Glad no one was hurt and hope this is a learning moment for all parties involved.
Some people use hindsight as a weapon. Don't be one of those people.
Driven5
UberDork
2/10/23 11:09 a.m.
Nobody learns anything from "E36 M3 happens" because it's intended to absolve people of their personal responsibility. More appropriately, "people berkeley up" adds ownership to it, and that's the only way anybody can actually learn from what happened.
It's like the mistake people make when calling their collision/crash/wreck/etc an "accident".
When I was in the Army my 1SGT absolutely hated it when any soldier said "E36 M3 happens." He always replied "E36 M3 happens to E36 M3 heads!" As I have gotten older, I have learned that he was correct about that.

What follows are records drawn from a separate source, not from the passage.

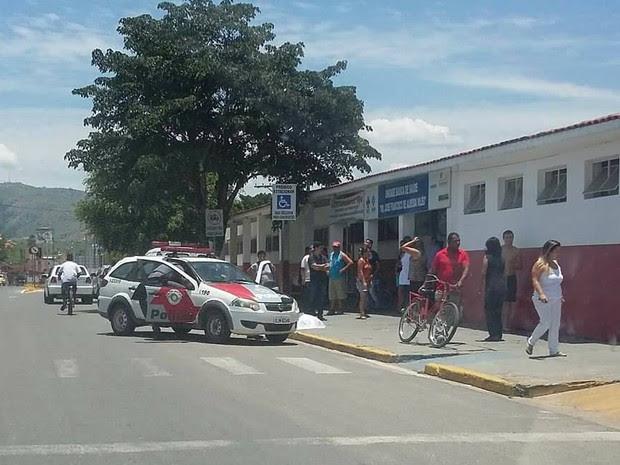 Homem é morto em frente a posto de saúde em Potim (Foto: Arquivo pessoal)
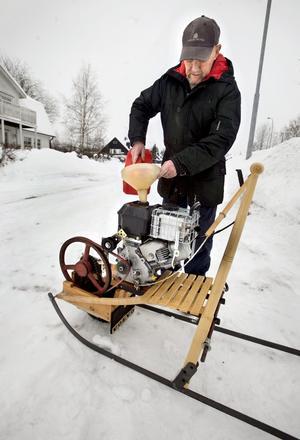 Med hemlängtan och medvind på isigt underlag går det att komma upp i 15-20 kilometer i timmen.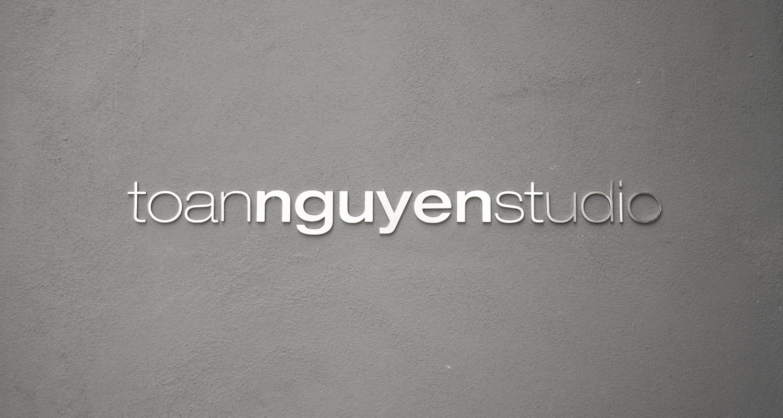 http://toan-nguyen.com/wp-content/uploads/2015/12/toan_nguyen_studio_00_-1500x800.jpg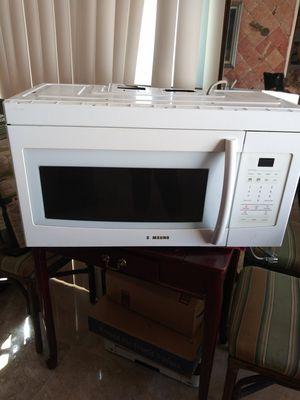 Samsung microwave for Sale in Saint Petersburg, FL
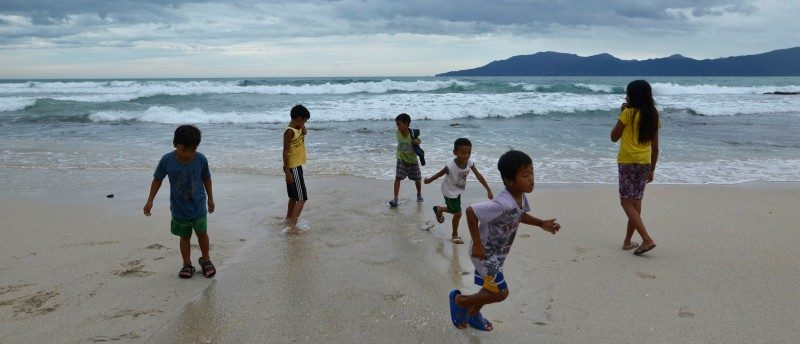 Children play along an empty beach after Typhoon Haima struck Pagudpud, Ilocos Norte, in northern Philippines, October 20, 2016. REUTERS/Ezra Acayan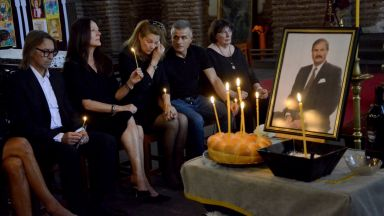Последно сбогом си взеха роднини, приятели и политици с Жорж Ганчев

Not quite the same thing, but years ago I was walking by a fire station in downtown Seattle, when one of the doors opened, and they started up the fire truck and turned the lights on while the crew was grabbing their gear and getting into the truck. I thought "Cool, I'll just watch the truck pull out of the station." As the truck pulled out through the door there was a very loud crash and the sound of metal being ripped and deformed. The truck stopped and the crew jumped out to see what happened. They had left one of the side compartment doors open, which had caught on the frame of the station door. The crew looked at each other and rolled their eyes, and proceeded to unload the compartment that the door was for and then yank on and twist the bent door until the got it detached from the truck. They tossed the mangled door aside, then got back in the truck and took off.
Oops. Fortunately, when I screw up at my job, it's not so dramatic, and usually no one knows.
One day one of the drivers at my station took a left turn on a green light and hit a bump. Somehow the humat valve ( a 30 pound fitting that connects the hose to the hydrant) came loose and fell off of the tailboard and started pulling the 5 inch supply line off of the truck. Needless to say, he laid almost all of the 1000 feet of hose before he realized it...
In reply to Autovelox:
Many years ago, the board with all the keys for the cars at the main police division in downtown Toronto had a sign just above it. The sign read, "An 'accident' is a caused occurrence."
I'm putting your 1SGT's words of wisdom in that same mental file.